Opdracht 1: Kun je de regels uit de lijst, te beginnen bij de regel met "Of the entries" en doorlopend tot en met de regel met "0.97 metres", omzetten naar een Markdown-tabel met de kolommen "Nr." en "Regel", zonder lege regels?

Brontekst:
◇ ◇ ◇ ◇

Sociaal netwerk pioniers

Vorig jaar waren er tijdens de conferentie nog goed bezochte en bij vlagen roerig verlopende panels rond het vermeende einde van respectievelijk de platenindustrie, de videoclip en de popjournalistiek. Inmiddels lijkt een scharnierpunt gepasseerd. Niet alleen de belangstelling voor de panels, lezingen en sessies rond internet, interactieve media en sociale netwerken is opvallend groot tijdens de conferentie, het zijn ook de mensen die met de meeste ambitie en overtuiging hun verhaal vertellen. De betogen van de ‘oude muziekindustrie’ en de daaraan gerelateerde instellingen en organisaties – zoals publieke omroep en de auteursrechtenorganisatie Buma – klinken als achterhoede gevechten en wanhoopskreten. De realiteit is – zoals Steve Knopper reeds betoogde – dat de ooit zo supermachtige ‘major-maatschappijen’ nu vrijwel alleen nog maar de iPod van Apple’s Steve Jobs mogen vullen.

Wat niet wegneemt dat er ook bij de verhalen van de internet- en sociaal netwerkprofeten nog wel het een en ander aangetekend kan worden.

Voor menigeen was het ‘social media’-panel tijdens de Noorderslag conferentie 2009, vorig jaar, de eerste kennismaking met Twitter. Hoezeer dat medium in één jaar tijd school heeft gemaakt werd afgelopen weekeinde duidelijk tijdens twee ‘cross media’-sessies op de donderdag, waarbij in beide gevallen Erwin Blom – internet- en sociaal netwerk-pionier en schrijver van het ‘Handboek Communities’ – een hoofdrol speelde.

◇ ◇ ◇ ◇

Gegevenslijst:
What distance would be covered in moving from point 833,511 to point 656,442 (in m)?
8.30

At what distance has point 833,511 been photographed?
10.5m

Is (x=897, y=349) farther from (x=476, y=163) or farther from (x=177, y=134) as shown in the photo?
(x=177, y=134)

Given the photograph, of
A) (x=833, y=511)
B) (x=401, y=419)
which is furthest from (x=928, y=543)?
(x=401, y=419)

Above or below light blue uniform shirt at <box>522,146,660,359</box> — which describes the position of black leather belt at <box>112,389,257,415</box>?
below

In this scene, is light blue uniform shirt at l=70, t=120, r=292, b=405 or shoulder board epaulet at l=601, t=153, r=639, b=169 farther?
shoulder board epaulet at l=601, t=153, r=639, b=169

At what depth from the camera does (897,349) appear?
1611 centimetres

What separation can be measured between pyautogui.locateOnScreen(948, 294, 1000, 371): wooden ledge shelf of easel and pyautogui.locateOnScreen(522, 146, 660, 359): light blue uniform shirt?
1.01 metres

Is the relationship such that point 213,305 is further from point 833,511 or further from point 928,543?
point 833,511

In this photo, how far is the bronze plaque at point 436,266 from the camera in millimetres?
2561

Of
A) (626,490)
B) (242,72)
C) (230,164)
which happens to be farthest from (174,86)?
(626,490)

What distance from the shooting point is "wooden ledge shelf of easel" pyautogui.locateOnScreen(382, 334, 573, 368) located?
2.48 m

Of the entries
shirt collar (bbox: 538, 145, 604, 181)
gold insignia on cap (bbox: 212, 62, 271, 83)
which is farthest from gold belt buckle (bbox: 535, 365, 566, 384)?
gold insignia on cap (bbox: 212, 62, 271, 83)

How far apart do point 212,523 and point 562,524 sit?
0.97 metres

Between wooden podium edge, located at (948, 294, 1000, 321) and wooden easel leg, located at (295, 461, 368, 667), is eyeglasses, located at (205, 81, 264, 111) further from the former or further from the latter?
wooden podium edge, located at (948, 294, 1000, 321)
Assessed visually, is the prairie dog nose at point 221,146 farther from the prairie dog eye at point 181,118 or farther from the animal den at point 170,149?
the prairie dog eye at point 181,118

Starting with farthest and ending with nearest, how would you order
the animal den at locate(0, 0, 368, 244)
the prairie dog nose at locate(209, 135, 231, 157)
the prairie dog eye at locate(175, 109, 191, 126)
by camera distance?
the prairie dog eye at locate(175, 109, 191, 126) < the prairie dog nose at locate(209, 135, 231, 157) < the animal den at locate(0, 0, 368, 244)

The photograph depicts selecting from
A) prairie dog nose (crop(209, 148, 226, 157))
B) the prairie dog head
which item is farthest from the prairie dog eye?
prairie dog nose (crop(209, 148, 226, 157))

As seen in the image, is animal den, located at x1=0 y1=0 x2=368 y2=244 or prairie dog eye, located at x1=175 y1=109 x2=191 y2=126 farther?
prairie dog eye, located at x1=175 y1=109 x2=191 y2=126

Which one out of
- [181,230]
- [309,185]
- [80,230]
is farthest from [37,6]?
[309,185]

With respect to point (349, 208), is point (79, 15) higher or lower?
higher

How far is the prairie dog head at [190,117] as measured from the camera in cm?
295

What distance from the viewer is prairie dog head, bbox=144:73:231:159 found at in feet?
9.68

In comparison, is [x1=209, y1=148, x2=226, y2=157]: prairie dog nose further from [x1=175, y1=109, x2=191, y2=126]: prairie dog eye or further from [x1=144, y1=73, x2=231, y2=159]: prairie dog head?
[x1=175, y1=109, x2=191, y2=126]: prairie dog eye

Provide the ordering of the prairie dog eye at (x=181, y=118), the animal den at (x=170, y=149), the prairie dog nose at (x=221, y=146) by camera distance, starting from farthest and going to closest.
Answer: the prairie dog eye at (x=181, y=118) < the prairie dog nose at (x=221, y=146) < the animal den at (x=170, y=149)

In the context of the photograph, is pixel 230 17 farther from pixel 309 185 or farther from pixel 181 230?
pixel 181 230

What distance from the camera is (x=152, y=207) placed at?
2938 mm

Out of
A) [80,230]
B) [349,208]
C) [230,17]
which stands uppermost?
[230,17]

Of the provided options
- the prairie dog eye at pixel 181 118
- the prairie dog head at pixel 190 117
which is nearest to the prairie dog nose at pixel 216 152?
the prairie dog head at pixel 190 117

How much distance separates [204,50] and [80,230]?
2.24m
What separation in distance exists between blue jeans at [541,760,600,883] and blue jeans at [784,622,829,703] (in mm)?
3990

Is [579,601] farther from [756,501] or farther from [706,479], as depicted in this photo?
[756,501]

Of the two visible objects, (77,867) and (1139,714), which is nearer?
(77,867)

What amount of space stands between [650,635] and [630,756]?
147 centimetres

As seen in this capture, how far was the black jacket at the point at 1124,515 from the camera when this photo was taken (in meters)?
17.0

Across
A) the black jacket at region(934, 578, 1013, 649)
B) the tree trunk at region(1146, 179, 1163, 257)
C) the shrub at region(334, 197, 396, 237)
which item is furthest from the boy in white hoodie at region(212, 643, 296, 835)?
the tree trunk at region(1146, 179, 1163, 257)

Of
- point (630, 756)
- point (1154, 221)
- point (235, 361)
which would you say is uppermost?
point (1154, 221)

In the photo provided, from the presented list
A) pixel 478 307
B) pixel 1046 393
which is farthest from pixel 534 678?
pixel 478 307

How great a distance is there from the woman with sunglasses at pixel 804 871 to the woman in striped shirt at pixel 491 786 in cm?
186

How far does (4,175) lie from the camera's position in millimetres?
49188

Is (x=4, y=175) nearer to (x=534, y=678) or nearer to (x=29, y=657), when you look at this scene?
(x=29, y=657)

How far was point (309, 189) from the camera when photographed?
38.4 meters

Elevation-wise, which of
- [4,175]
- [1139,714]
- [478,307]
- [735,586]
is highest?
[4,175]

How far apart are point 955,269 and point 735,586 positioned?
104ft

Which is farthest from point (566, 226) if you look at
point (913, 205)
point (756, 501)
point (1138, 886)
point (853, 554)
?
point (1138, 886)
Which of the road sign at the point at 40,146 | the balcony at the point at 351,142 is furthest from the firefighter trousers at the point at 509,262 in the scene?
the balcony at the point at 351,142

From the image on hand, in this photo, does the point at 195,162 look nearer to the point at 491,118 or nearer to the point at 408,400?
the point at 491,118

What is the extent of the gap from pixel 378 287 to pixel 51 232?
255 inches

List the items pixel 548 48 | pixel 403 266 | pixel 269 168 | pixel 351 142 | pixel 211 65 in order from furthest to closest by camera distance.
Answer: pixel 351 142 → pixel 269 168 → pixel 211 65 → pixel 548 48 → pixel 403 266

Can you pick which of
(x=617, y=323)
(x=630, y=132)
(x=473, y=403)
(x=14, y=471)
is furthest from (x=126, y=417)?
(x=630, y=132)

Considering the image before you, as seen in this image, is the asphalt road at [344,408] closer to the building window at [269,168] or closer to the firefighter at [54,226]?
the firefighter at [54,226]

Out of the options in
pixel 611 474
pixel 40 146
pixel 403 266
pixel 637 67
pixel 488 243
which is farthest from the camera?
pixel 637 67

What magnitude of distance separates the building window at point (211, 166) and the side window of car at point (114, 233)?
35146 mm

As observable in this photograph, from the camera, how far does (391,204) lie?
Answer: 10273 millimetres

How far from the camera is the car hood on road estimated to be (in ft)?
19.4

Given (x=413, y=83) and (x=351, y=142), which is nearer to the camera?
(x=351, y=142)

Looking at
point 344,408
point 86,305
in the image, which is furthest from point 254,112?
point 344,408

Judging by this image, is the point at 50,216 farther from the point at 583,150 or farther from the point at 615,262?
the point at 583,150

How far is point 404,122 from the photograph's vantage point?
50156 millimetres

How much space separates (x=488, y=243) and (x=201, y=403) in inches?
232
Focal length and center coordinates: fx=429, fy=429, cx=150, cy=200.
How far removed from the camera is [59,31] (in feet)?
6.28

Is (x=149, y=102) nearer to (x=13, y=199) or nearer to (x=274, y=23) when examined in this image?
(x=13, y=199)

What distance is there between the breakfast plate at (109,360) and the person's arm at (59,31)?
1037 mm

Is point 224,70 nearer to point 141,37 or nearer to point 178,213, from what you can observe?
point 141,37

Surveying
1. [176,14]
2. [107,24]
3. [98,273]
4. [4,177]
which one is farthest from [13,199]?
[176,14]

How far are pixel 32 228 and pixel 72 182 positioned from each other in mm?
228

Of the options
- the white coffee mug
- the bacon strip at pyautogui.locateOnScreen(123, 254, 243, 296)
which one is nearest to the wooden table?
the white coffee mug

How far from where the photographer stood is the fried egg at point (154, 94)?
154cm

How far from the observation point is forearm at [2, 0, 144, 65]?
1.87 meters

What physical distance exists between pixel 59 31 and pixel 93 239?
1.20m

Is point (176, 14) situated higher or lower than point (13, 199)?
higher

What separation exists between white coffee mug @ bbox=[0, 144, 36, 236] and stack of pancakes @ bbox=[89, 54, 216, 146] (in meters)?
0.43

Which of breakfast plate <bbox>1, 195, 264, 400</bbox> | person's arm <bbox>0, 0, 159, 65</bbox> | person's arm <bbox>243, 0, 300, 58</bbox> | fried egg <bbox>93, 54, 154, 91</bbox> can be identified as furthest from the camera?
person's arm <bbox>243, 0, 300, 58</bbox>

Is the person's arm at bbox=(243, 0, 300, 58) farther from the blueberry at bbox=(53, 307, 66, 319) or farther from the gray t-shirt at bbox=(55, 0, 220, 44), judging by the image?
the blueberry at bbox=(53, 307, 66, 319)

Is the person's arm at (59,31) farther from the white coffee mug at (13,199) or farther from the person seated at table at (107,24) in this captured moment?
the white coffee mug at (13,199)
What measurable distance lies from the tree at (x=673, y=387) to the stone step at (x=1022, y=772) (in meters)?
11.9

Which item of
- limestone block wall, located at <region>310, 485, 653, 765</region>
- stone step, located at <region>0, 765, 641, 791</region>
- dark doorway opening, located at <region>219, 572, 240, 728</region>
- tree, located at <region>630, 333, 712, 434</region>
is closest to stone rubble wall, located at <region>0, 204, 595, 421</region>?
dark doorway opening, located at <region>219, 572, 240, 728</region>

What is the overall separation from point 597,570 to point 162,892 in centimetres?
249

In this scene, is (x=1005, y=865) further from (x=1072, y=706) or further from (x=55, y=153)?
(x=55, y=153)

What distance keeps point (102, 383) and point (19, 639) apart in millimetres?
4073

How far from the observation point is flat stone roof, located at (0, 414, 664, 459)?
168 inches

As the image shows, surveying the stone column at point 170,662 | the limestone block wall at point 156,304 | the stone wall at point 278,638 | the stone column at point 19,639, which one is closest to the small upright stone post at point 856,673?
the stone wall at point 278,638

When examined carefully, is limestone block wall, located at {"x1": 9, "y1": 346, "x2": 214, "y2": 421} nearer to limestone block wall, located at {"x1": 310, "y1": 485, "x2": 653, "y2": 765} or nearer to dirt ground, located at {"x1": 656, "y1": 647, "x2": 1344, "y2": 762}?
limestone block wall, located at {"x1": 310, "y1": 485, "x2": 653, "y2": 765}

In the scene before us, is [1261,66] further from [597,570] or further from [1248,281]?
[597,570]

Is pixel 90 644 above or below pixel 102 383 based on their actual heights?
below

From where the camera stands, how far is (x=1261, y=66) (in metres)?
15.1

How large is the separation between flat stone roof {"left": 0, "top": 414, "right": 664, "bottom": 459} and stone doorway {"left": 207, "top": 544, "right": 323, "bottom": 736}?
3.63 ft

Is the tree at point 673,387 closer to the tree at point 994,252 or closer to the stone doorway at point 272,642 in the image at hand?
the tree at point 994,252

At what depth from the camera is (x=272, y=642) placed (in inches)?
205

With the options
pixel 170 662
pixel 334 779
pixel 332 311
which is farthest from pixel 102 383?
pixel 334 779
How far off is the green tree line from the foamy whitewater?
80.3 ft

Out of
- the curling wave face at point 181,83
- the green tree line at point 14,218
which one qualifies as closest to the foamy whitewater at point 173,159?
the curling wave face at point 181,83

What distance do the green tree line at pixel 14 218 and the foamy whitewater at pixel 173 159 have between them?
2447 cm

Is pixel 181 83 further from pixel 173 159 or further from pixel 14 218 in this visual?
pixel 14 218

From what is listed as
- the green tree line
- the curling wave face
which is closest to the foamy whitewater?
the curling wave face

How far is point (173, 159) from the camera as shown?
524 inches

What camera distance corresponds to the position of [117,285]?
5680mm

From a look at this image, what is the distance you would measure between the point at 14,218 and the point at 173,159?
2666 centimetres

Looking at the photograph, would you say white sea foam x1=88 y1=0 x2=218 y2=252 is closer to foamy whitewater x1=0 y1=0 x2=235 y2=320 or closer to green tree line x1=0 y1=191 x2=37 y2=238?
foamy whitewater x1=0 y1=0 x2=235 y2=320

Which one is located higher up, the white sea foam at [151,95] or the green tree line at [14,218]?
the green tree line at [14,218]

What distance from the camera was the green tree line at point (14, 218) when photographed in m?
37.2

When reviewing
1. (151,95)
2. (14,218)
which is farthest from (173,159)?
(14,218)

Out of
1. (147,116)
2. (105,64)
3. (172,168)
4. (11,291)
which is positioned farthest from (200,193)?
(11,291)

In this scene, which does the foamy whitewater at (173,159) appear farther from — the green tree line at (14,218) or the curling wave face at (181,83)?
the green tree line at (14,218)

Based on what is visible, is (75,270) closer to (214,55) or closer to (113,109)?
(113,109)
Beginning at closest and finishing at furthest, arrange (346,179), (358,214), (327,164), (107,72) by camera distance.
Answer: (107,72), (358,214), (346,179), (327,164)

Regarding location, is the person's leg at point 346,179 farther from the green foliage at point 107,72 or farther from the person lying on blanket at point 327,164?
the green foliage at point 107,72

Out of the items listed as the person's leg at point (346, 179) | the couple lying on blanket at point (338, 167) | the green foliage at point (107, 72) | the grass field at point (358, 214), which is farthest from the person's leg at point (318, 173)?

◇ ◇ ◇ ◇

Opdracht 2: Kun je het stuk over de sociale-netwerkpioniers op de Noorderslag-conferentie verder schrijven vanaf het punt waar het ophoudt?

Eindresultaat 1:
| Nr. | Regel |
|---|---|
| 1 | Of the entries |
| 2 | shirt collar (bbox: 538, 145, 604, 181) |
| 3 | gold insignia on cap (bbox: 212, 62, 271, 83) |
| 4 | which is farthest from gold belt buckle (bbox: 535, 365, 566, 384)? |
| 5 | gold insignia on cap (bbox: 212, 62, 271, 83) |
| 6 | How far apart do point 212,523 and point 562,524 sit? |
| 7 | 0.97 metres |

Eindresultaat 2:
Bloms verhaal is helder en snijdt hout. Hij benadrukt de rol van internet en de sociale netwerken in de pr en bij het tot stand brengen van commitment tussen partijen – in dit geval de artiest of het podium aan de ene kant en de muziekliefhebber of consument aan de andere. Onverbrekelijk daarmee verbonden zijn de ‘sharing’ – niet bang te zijn om iets weg te geven om er later des te meer voor terug te krijgen – en de ‘emotie’ die door een persoonlijk één op één contact via de sociale media veroorzaakt wordt. Middelen die, zo blijkt uit de voorbeelden van de sprekers, op talloze manieren ingezet kunnen worden. En met succes!

Echter, en dat wordt nergens expliciet gezegd, ook niet door Blom: Het betreft hierbij altijd faciliteiten rond de muziek. Het optimaal gebruiken van internet en sociale netwerken verandert niets aan de kwaliteit, of het gebrek daaraan, van de muziek zelf – iets wat in het enthousiasme rond de ontwikkelingen van de nieuwe media nog wel eens over het hoofd gezien wordt.

Poortwachters

Een mooi voorbeeld daarvan is Africa Unsigned, het nieuwe project van digi-ondernemer Pim Betist die bekend werd als bedenker van Sellaband. Dat laatste initiatief – een soort kettingbriefformule voor popartiesten om geld bijeen te brengen voor de opnamen van een cd – kan in kwantitatief ongetwijfeld een succes genoemd worden. Maar bij alle cd’s die de afgelopen drie jaar dankzij Sellaband verwezenlijkt zijn is er nog niet één geweest die bij onafhankelijke muziekliefhebbers ook maar enige opwinding heeft kunnen veroorzaken.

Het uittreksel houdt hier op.